● ABOUT THIS TASK
Your task is to retype, exactly and only, the lines from the one containing "Niebieska bluza devore Zara S" to the final line of the entries, leaving out all pictures.

*** SUPPLIED DATA ***

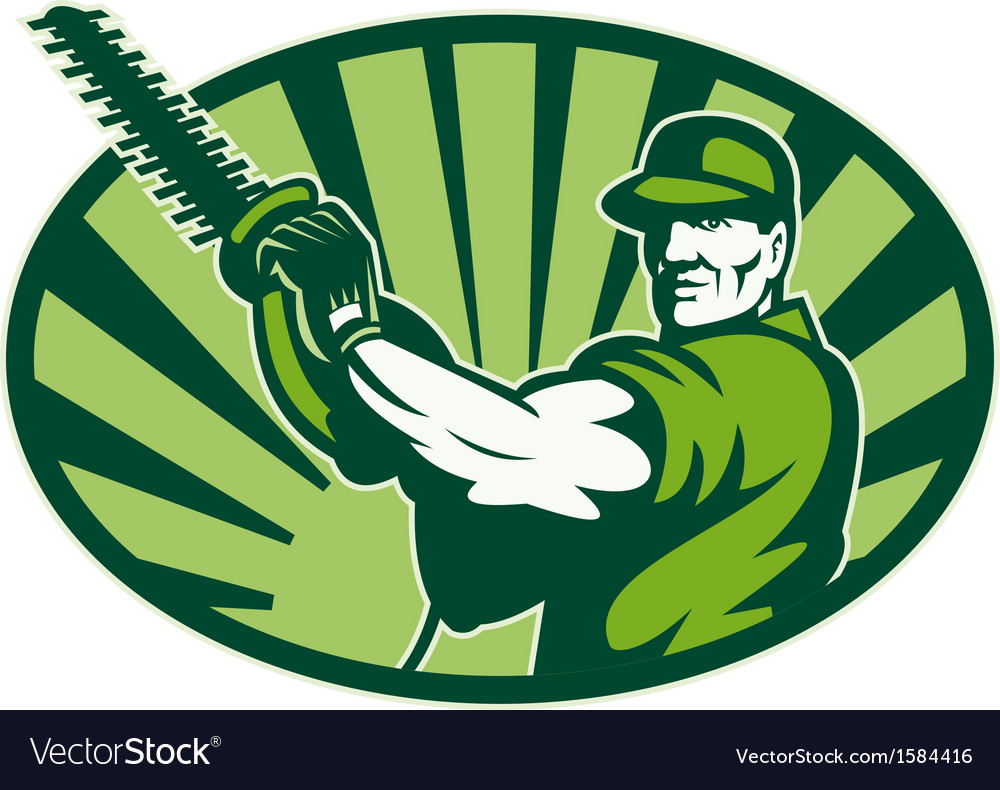 Gardener landscaper hedge trimmer retro vector | Price: 1 Credit (USD $1)
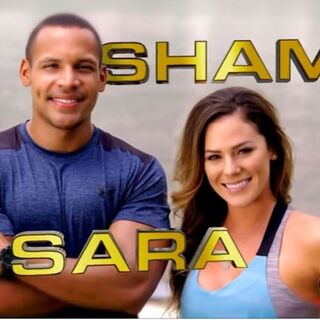 Shamir & Sara's pose in the opening credits.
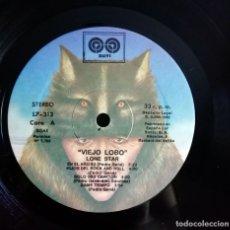 Discos de vinilo: LONE STAR – VIEJO LOBO LP, SPAIN 1982 SIN PORTADA. Lote 174566043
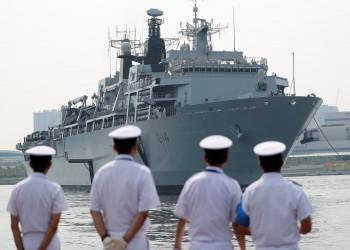 البحرية المغربية تدرس إنشاء قاعدة عسكرية بدعم فرنسي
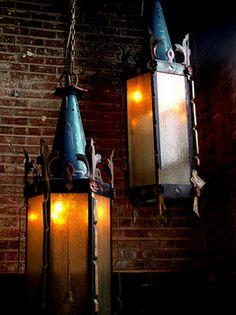 Rustic hanging Lamp..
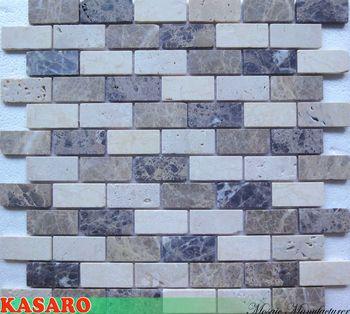石材马赛克 欧美古典风格马赛克 厂家直销 ksl135141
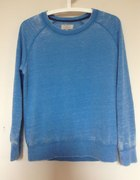 Niebieska bluza devore Zara S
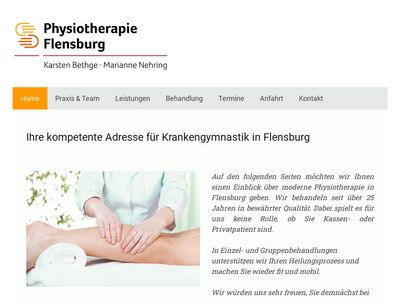 Klink Physiotherapie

*** End of SUPPLIED DATA ***

● TASK SOLUTION
 Niebieska bluza devore Zara S
 Klink Physiotherapie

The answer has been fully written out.